Igor De Camargo à propos...

...de son arrivée en Belgique : "Je suis arrivé seul en Belgique. Carrément seul ! Déjà, c'était le tout premier voyage de ma vie. Un manager brésilien m'a accompagné pour le vol Sao Paulo - Paris mais il y avait un autre joueur avec nous, et ce joueur-là partait faire un test en Afrique. Alors, à Paris, le manager m'a abandonné pour accompagner l'autre. Il m'a conduit à la porte d'embarquement et m'a dit que quelqu'un m'attendrait à Zaventem : Te tracasse pas... J'ai débarqué avec ma grosse valise, il y avait un monde dingue dans le hall des arrivées, et personne pour moi. Un grand moment de solitude. Je ne parlais que portugais. J'ai commencé à marcher dans l'aéroport, je m'éloignais doucement de l'espace arrivées. Et puis, ouf, celui qui devait venir me chercher m'a reconnu. Il parlait un peu portugais, un peu espagnol, un peu italien, tout mélangé..."
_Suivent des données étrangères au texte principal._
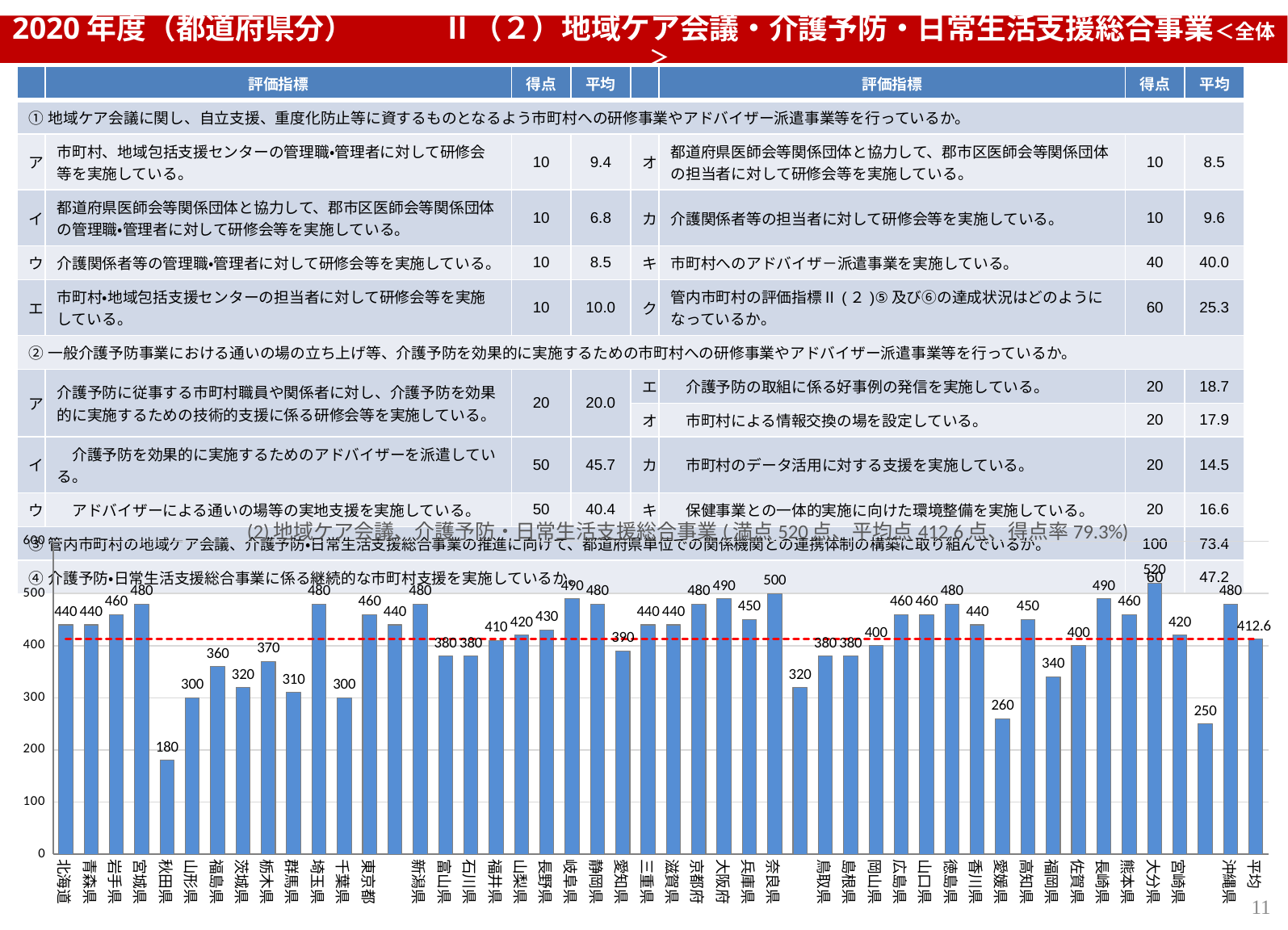
What is the value for 奈良県 in the bar chart? 500 What is the value for 愛媛県 in the bar chart? 260 What is the value for 秋田県 in the bar chart? 180 Which category has the highest value in the bar chart? 大分県 According to the chart title, what is the 得点率? 79.3% Which category has the lowest value in the bar chart? 秋田県 What is the value shown for 平均 at the right end of the bar chart? 412.6 What is the difference between the values for 岐阜県 and 愛知県? 100 Which is larger, the value for 福岡県 or the value for 佐賀県? 佐賀県 Is the value for 山形県 greater or less than 400? less What kind of chart is shown on the slide? combination bar and line chart (bars with a dashed average line) What is the difference between the values for 大分県 and 秋田県? 340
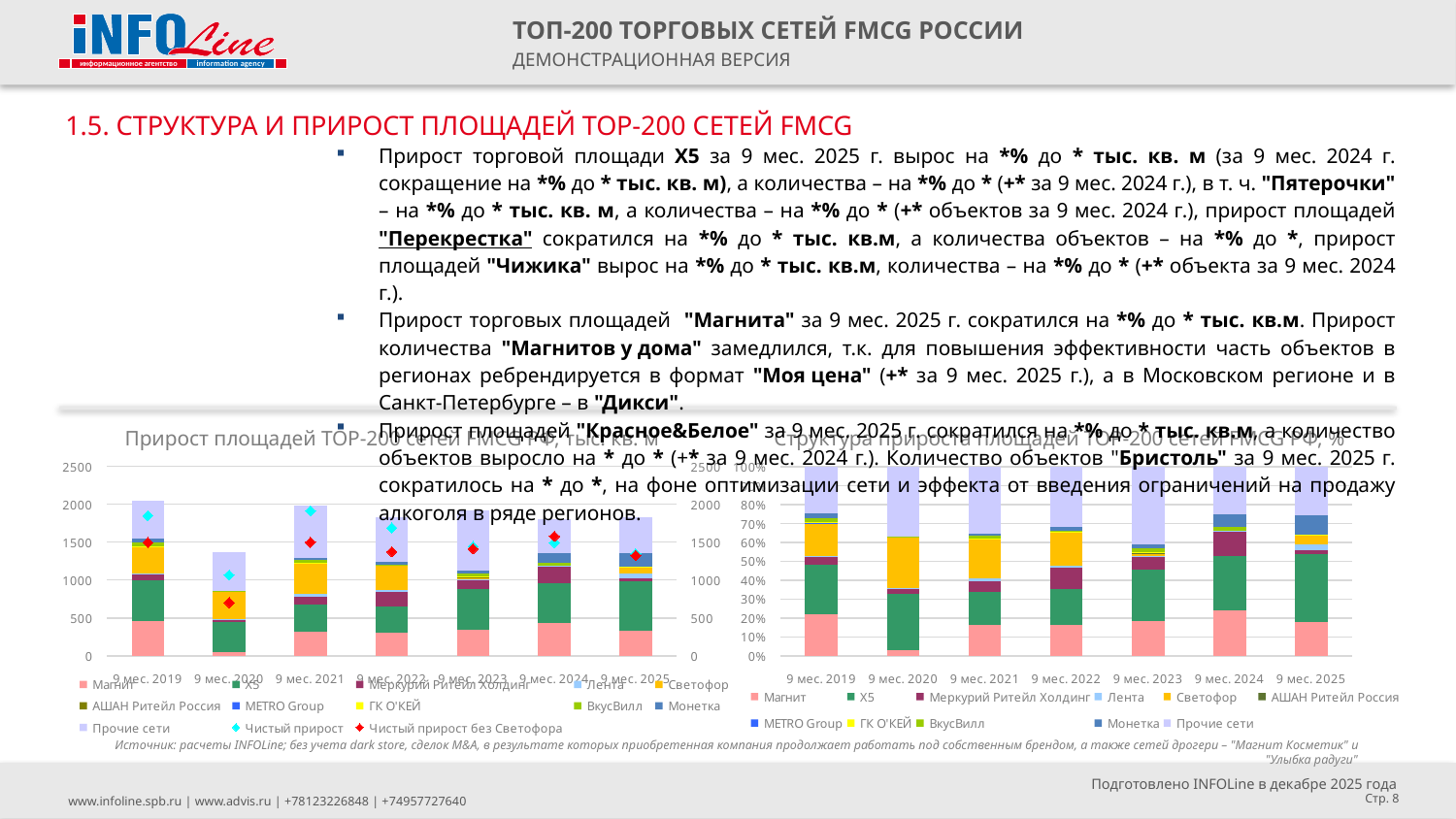
In the left chart "Прирост площадей TOP-200 сетей FMCG РФ, тыс. кв. м", is the total height of the stacked bar for 9 мес. 2022 greater or less than 1500? greater What kind of chart is the left chart titled "Прирост площадей TOP-200 сетей FMCG РФ, тыс. кв. м"? Combination chart: stacked bars with two line series shown as diamond markers In the right chart "Структура прироста площадей TOP-200 сетей FMCG РФ, %", is the share of Магнит for 9 мес. 2020 greater or less than 10%? less How many entries does the legend of the left chart "Прирост площадей TOP-200 сетей FMCG РФ, тыс. кв. м" list? 13 In the left chart "Прирост площадей TOP-200 сетей FMCG РФ, тыс. кв. м", is the total height of the stacked bar for 9 мес. 2020 greater or less than 1500? less What unit is stated in the title of the left chart on the slide? тыс. кв. м How many entries does the legend of the right chart "Структура прироста площадей TOP-200 сетей FMCG РФ, %" list? 11 How many periods (categories) are shown on the x axis of the right chart "Структура прироста площадей TOP-200 сетей FMCG РФ, %"? 7 How many periods (categories) are shown on the x axis of the left chart "Прирост площадей TOP-200 сетей FMCG РФ, тыс. кв. м"? 7 Which two legend entries in the left chart "Прирост площадей TOP-200 сетей FMCG РФ, тыс. кв. м" are shown as diamond markers rather than bar segments? Чистый прирост and Чистый прирост без Светофора In the right chart "Структура прироста площадей TOP-200 сетей FMCG РФ, %", which period has the larger share for Магнит: 9 мес. 2019 or 9 мес. 2020? 9 мес. 2019 In the left chart "Прирост площадей TOP-200 сетей FMCG РФ, тыс. кв. м", which stacked bar is taller: 9 мес. 2019 or 9 мес. 2020? 9 мес. 2019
...de ses deux titres avec le Standard : "Demande à n'importe quel joueur du Standard de cette époque, il va te dire qu'il est fier d'avoir appartenu à une des meilleures équipes de l'histoire du club. Ça, c'est incontestable si on regarde où sont partis plusieurs joueurs après les titres. Oguchi Onyewu à Milan, Dante Bonfim à Mönchengladbach, Marouane Fellaini à Everton, Steven Defour et Eliaquim Mangala à Porto, Axel Witsel à Benfica, Dieumerci Mbokani à Monaco, Milan Jovanovic à Liverpool. Il y a des paroles de l'époque qui m'ont poursuivi pendant toute ma carrière. Des discours de Luciano D'Onofrio. Il nous disait : Je n'ai pas acheté des joueurs pour qu'ils soient des braves mecs, je veux des joueurs de foot qui gagnent des matches, je veux voir du caractère, je m'en fous de ce que vous faites en dehors du terrain, montrez-moi vos qualités. Et Michel Preud'homme comparait notre parcours à une course cycliste : Là on aborde la montagne, on commence à monter, après ça va descendre pour aller au sprint final, et là il faudra être bien placés pour donner le coup de rein."

...des test-matches contre Anderlecht : "Il y avait une tension énorme, des gros duels et je ne sais pas comment Jan Polak et Marcin Wasilewski ont fait pour ne pas prendre une carte rouge. Nous aussi, on avait la rage, du sang dans nos yeux... C'était terrible, cette rivalité. Et la fameuse affaire Witsel - Wasilewski, au début de la saison suivante, c'était encore une suite indirecte des tests-matches. C'était une période où les matches entre le Standard et Anderlecht étaient des guerres, des matches où les joueurs étaient transfigurés, comme transportés dans un autre univers. Je compare ça à un clasico en Espagne, c'est parfois tellement violent que tu te demandes comment il est possible que le Real et Barcelone jouent comme ça. "

...des Diables Rouges : "Je pourrai toujours dire que j'ai joué avec la génération dorée du football belge, avec les gars qui ont terminé sur le podium de la Coupe du monde. Si j'ai un regret, c'est de ne jamais avoir marqué avec les Diables. J'ai joué neuf matches, le ballon n'est jamais rentré."